Не полетит в Боготу, не пойдет на похороны отца. Ответственность перед фильмотекой – так он скажет тем, кто захочет объяснений, – не оставляет ему времени: нельзя же позволить, чтобы столько труда и столько финансов, вложенных организаторами в его ретроспективу, пошло псу под хвост. Да, это единственно верное решение. «Мне очень жаль», – скажет он жене отца и не слукавит. У них были довольно теплые отношения, но за долгие годы жизни бок о бок они по большому счету так и не сблизились. Она наверняка не нуждается в присутствии Серхио, а сам он по каким-то причинам, не облекаемым в слова, чувствует, что в Боготе его не ждут.
– Уверен? – спросила Сильвия.
– Уверен. Я долго думал. Мое место с живыми, а не с мертвыми.

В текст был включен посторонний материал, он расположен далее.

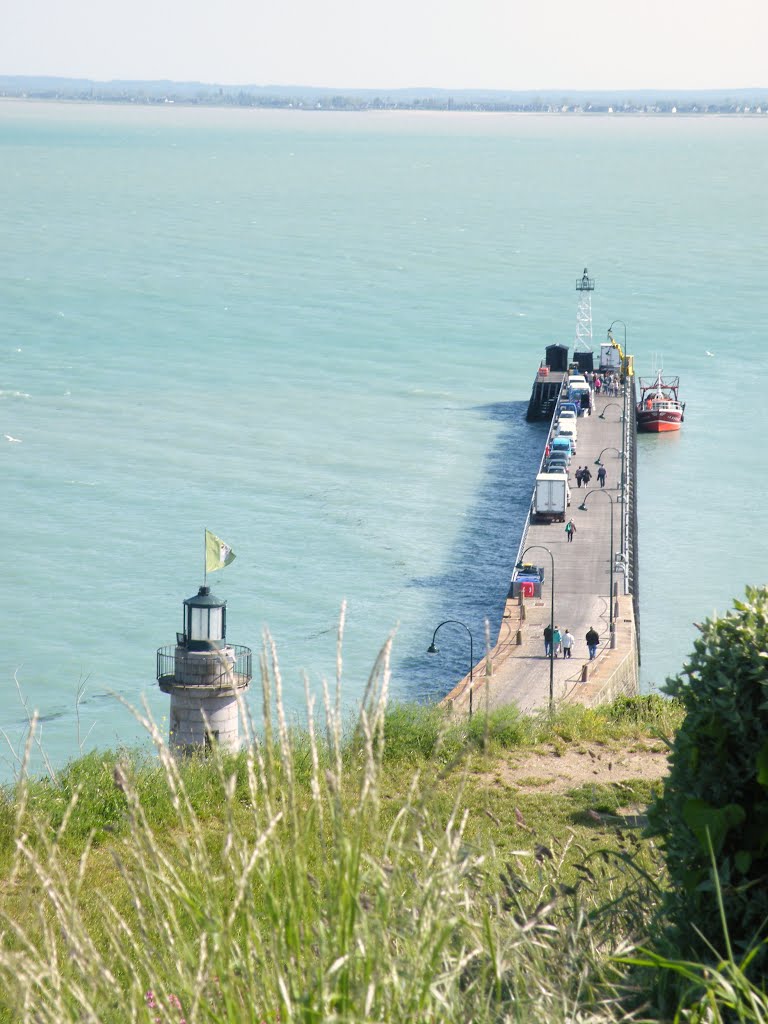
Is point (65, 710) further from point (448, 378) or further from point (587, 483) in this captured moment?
point (448, 378)

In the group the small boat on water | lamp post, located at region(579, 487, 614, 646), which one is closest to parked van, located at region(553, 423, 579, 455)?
lamp post, located at region(579, 487, 614, 646)

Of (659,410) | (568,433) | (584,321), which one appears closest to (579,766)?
(568,433)

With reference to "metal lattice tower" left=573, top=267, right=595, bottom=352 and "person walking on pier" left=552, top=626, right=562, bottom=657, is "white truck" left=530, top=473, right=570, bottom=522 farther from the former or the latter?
"metal lattice tower" left=573, top=267, right=595, bottom=352

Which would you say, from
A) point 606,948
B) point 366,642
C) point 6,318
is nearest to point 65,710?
point 366,642

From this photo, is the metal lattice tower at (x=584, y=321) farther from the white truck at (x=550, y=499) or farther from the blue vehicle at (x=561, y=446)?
the white truck at (x=550, y=499)

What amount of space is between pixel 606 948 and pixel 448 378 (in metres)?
76.0

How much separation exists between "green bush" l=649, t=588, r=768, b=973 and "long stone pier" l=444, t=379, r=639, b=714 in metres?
14.8

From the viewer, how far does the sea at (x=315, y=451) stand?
38.7 m

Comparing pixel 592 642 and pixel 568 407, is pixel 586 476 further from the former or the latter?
pixel 592 642

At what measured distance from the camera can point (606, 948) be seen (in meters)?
5.85

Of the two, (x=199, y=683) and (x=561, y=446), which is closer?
(x=199, y=683)

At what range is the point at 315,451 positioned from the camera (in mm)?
61594

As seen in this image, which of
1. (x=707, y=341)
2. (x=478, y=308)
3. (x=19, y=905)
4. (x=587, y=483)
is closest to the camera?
(x=19, y=905)

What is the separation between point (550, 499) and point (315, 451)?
54.7 ft
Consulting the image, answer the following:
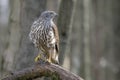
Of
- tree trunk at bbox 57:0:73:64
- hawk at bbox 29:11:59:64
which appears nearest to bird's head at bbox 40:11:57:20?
hawk at bbox 29:11:59:64

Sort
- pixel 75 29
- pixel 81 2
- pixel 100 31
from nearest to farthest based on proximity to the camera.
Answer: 1. pixel 81 2
2. pixel 75 29
3. pixel 100 31

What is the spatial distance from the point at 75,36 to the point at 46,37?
1297cm

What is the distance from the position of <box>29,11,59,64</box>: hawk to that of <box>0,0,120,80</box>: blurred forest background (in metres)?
1.00

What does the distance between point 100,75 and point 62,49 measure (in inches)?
563

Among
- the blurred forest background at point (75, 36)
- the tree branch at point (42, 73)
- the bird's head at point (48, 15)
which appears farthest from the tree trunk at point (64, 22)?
the tree branch at point (42, 73)

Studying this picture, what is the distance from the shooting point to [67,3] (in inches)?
401

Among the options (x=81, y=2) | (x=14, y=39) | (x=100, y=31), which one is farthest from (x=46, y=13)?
(x=100, y=31)

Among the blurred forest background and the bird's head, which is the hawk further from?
the blurred forest background

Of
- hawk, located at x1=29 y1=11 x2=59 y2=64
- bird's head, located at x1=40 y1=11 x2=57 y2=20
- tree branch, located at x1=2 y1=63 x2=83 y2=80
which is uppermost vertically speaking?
bird's head, located at x1=40 y1=11 x2=57 y2=20

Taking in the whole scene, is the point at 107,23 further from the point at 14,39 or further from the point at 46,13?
the point at 46,13

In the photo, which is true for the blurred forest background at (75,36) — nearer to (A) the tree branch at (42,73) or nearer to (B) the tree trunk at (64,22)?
(B) the tree trunk at (64,22)

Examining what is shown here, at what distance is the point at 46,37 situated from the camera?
355 inches

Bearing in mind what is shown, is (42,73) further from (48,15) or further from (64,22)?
(64,22)

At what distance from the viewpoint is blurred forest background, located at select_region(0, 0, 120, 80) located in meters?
10.2
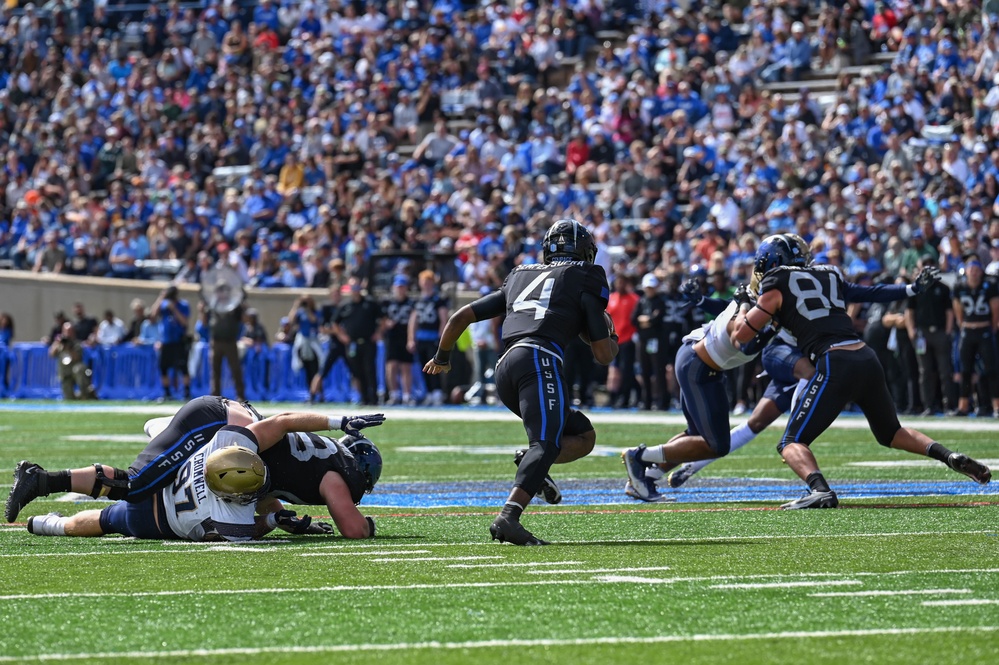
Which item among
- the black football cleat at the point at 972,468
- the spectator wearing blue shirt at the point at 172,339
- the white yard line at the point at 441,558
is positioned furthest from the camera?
the spectator wearing blue shirt at the point at 172,339

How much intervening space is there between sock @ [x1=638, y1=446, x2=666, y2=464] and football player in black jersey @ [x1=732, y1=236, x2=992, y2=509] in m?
0.85

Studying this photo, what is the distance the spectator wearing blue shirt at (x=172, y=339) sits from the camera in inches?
1019

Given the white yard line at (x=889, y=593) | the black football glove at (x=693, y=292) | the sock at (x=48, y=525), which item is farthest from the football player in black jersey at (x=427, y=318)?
the white yard line at (x=889, y=593)

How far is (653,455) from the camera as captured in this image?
34.2 feet

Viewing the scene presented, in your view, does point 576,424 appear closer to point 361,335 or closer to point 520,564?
point 520,564

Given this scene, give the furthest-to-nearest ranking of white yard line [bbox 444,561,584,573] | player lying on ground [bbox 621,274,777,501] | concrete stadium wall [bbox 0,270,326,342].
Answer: concrete stadium wall [bbox 0,270,326,342]
player lying on ground [bbox 621,274,777,501]
white yard line [bbox 444,561,584,573]

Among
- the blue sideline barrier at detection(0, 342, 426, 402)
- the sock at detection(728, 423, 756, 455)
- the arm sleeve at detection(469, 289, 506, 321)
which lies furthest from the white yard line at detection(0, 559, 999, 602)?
the blue sideline barrier at detection(0, 342, 426, 402)

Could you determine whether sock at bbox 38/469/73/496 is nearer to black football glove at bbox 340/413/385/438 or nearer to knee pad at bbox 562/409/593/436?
black football glove at bbox 340/413/385/438

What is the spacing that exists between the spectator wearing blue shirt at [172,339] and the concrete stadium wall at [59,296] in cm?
142

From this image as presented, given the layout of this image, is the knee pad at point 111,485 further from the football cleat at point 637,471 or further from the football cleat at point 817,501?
the football cleat at point 817,501

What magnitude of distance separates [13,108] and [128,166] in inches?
176

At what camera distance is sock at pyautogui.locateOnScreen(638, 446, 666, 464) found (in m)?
10.4

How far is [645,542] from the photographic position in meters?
8.08

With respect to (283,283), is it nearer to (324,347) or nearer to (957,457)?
(324,347)
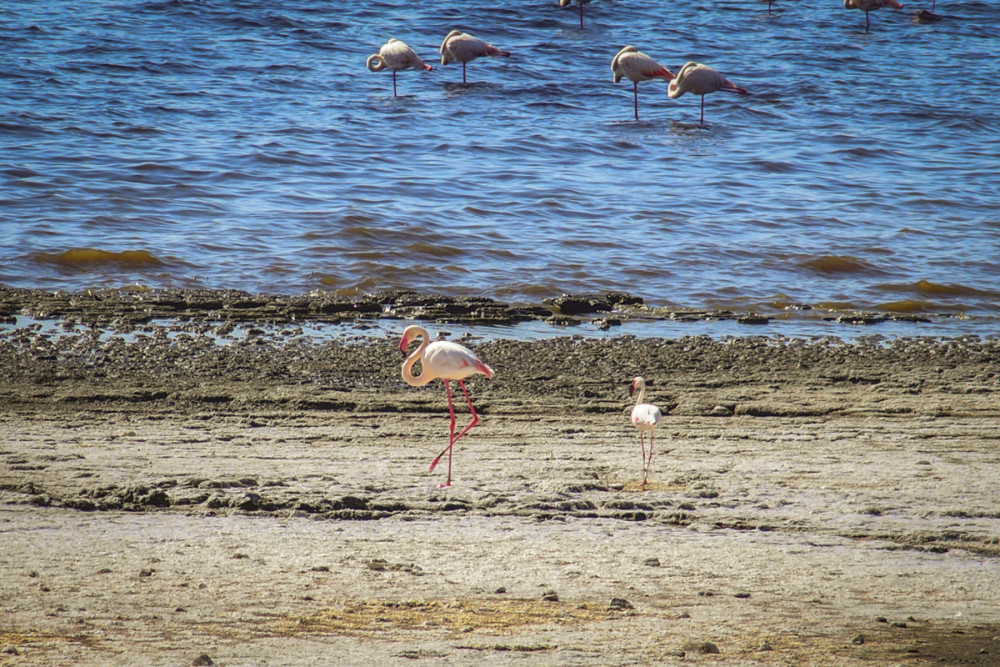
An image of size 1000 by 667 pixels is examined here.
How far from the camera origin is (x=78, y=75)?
17438 mm

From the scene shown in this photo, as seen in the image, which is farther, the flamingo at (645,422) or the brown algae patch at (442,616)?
the flamingo at (645,422)

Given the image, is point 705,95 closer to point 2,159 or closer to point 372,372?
point 2,159

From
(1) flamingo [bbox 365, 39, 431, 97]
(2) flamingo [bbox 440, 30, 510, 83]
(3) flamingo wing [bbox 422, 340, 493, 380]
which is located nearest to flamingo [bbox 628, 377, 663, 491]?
(3) flamingo wing [bbox 422, 340, 493, 380]

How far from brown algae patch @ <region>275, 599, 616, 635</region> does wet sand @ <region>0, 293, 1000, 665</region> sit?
14 mm

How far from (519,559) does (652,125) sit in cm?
1374

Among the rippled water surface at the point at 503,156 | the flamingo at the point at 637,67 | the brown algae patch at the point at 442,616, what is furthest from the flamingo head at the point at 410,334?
the flamingo at the point at 637,67

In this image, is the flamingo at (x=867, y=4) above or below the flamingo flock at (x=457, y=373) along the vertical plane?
above

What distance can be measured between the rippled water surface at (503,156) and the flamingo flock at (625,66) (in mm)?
439

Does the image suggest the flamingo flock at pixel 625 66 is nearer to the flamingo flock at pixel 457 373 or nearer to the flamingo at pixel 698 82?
the flamingo at pixel 698 82

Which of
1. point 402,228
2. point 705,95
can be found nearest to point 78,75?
point 402,228

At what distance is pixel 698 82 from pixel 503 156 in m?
4.53

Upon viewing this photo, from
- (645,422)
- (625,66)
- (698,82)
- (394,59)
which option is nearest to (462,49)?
(394,59)

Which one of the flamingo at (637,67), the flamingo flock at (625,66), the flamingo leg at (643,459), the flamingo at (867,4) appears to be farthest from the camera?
the flamingo at (867,4)

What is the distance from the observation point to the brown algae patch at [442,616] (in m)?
4.06
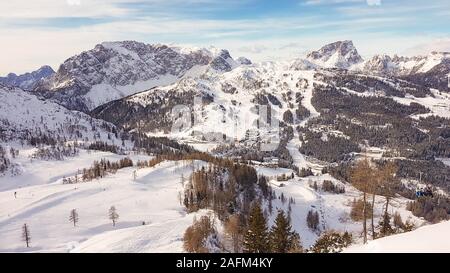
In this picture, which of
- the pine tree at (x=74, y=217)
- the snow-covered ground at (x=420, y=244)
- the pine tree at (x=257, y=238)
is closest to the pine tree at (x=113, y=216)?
the pine tree at (x=74, y=217)

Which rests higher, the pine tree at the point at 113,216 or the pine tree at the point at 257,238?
the pine tree at the point at 257,238

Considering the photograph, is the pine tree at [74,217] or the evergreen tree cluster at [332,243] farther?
the pine tree at [74,217]

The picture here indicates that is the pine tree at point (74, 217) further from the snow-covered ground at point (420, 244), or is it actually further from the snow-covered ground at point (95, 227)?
the snow-covered ground at point (420, 244)

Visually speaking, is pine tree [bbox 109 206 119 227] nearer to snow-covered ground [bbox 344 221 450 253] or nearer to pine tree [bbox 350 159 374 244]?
pine tree [bbox 350 159 374 244]

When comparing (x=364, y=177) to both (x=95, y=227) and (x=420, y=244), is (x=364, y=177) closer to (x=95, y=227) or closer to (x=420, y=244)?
(x=420, y=244)

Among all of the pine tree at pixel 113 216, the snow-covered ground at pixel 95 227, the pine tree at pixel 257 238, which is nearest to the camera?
the pine tree at pixel 257 238

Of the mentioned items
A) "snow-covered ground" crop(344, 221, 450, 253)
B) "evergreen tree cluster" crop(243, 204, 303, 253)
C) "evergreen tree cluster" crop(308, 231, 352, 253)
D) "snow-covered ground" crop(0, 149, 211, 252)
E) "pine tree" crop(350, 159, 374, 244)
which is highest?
"snow-covered ground" crop(344, 221, 450, 253)

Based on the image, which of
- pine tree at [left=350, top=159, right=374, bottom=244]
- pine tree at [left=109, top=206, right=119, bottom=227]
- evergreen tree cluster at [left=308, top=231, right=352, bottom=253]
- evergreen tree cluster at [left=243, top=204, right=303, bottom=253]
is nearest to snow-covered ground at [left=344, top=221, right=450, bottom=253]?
evergreen tree cluster at [left=308, top=231, right=352, bottom=253]

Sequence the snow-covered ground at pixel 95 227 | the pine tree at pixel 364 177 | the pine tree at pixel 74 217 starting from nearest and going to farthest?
the pine tree at pixel 364 177, the snow-covered ground at pixel 95 227, the pine tree at pixel 74 217
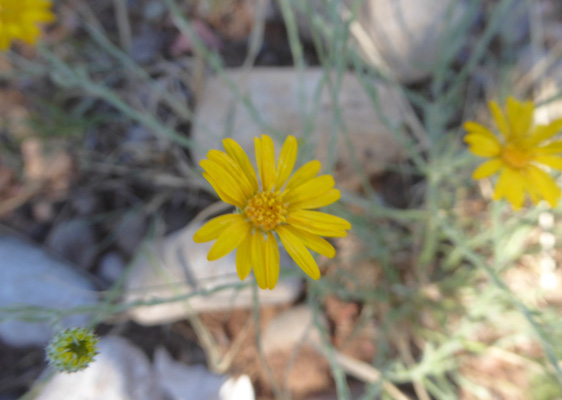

О кончине Фаусто Кабреры сообщили все СМИ страны. К тому времени, как поздним пасмурным утром Серхио приземлился в Барселоне, колумбийская пресса пестрела некрологами. Судя по газетам, в Колумбии не было ни единого актера, который не брал бы вместе с покойным уроки мастерства у маэстро Секи Сано, ни единого театрала, который не видел бы на арене для боя быков «Мнимого больного», ни единого телевизионщика, который не поздравил бы Фаусто с премией «Жизнь и творчество», присуждаемой Министерством культуры. Радиостанции откопали старые записи, где Фаусто читал стихи Хосе Асунсьона Сильвы и Леона де Грейффа, а в интернете всплыла статья, несколько лет назад опубликованная Серхио в мадридской ABC. «Истинный гражданин, – писал он, – не тот, кто всю жизнь с пеной у рта доказывает, что его первая – по рождению – родина лучше всех, а тот, кто пытается сделать лучше принявшую его страну, потому что это самый верный способ прославить землю, где он родился». Социальные сети тоже не остались в стороне: из их недр выползли анонимы, скрывающиеся за высокопарными никнеймами – Патриот, Знаменосец, Настоящий Колумбиец, – припомнили Фаусто его боевое прошлое, участие в маоистской герилье[1] и высказались в том духе, что хороший коммунист – мертвый коммунист. Серхио непрестанно звонили со скрытых или просто незнакомых номеров, ватсап разрывался от просьб, которые он отклонял вежливо, как только мог. Он знал, что вечно скрываться не получится, но хотел как можно дольше оставаться наедине с воспоминаниями об отце – хорошими и не очень, – которые уже начали вытеснять из головы все остальное.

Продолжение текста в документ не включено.